What if you don’t get the part? The job? The boy? The girl? The opportunity you have been yearning for?
When I was a young actor, this was part of the deal.
I went to a lot of auditions.
You would be up for a role, and you got there, and, in some instances, it was a bit of a meat market.
It would depend on the job, if it was a commercial casting there would be hundreds of us.
Sometimes lined up in a row.
Being stared at.
Often you were filmed.
Someone might shout out – about you, but not to you – something like: “Can I just say that Number 2 looks very much like the younger of Olga that we cast yesterday.”
I am not even going to attempt to explain that further!
It could be very surreal.
It would have helped if my older self, the later trained and experienced coaching model could have been advising me: “Just focus and concentrate on the process and not the outcome.”
Later in my career, the parts were larger, the stage was bigger and so were the stakes.
And it was still some you win, some you lose.
And so you need to dare to really want something and go for it and put your best into it; because it’s not about pretending you didn’t really want it anyway.
You gotta go for it. You have to put your best self in there.
No hiding behind a figurative screen.
You put you out there.
You put you out there rather well in fact, and do your best and…
You still don’t get the job!
And that is rejection, and that needs to be weathered and dealt with, because there are always more people who won’t get the job than who will get the job!
As sure as night follows day, there will be rejection in your life.
A client of mine who has been changing how he comes across in interviews so that people could see and feel the real, living breathing, inspirational him, no hiding, still didn’t get the senior management role he was up for.
He did well (great feedback), he felt good, and he didn’t get the position.
A coach isn’t just for Christmas, but for the rest of the year too!
My advice is always a version of the old showbiz adage of:
“You’ve gotta pick yourself up, dust yourself down, and start all over again”
Accept (the disappointment). Allow yourself to feel it and then step out of the feeling metaphorically. Is it helpful to stay there feeling rejected? No.
Is it possible to allow yourself to feel sad and disappointed and then move out of that emotional state? Absolutely.
Contact me if you need some help with achieving that.
Evaluate (the performance and what went on). If there is anything you feel you could improve on then take note and decide on changes for next time.
Know that there are many reasons why you didn’t get the opportunity, many of them potentially nothing to do with you, and you will never know about.
Back to the present, and looking out for the next chance.
My client will be back in the ring soon no doubt, when the right opportunity comes up.
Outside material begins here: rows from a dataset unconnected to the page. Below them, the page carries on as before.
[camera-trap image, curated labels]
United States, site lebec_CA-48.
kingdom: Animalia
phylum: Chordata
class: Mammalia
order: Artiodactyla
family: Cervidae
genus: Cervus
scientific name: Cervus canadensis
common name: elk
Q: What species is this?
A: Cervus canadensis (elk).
He’s a trooper.
And for you out there reading this, I encourage you to keep on dreaming: Positive thinking and self-belief gives you the edge that you need to turn smart, hard work and talent into success.
Even whene nothing gives you a guarantee. That would be delusional thinking, a pretty dangerous state.
You do have to, however, dare to dream. Envision what you want, so that you taste the reality in order to have the chance.
Dare also to taste the vinegar-wine taste of disappointment, and then return to the finer stuff.
And you will be resilient to take the knocks without permanent bruising.
And when it is your turn to win, it will be all the sweeter.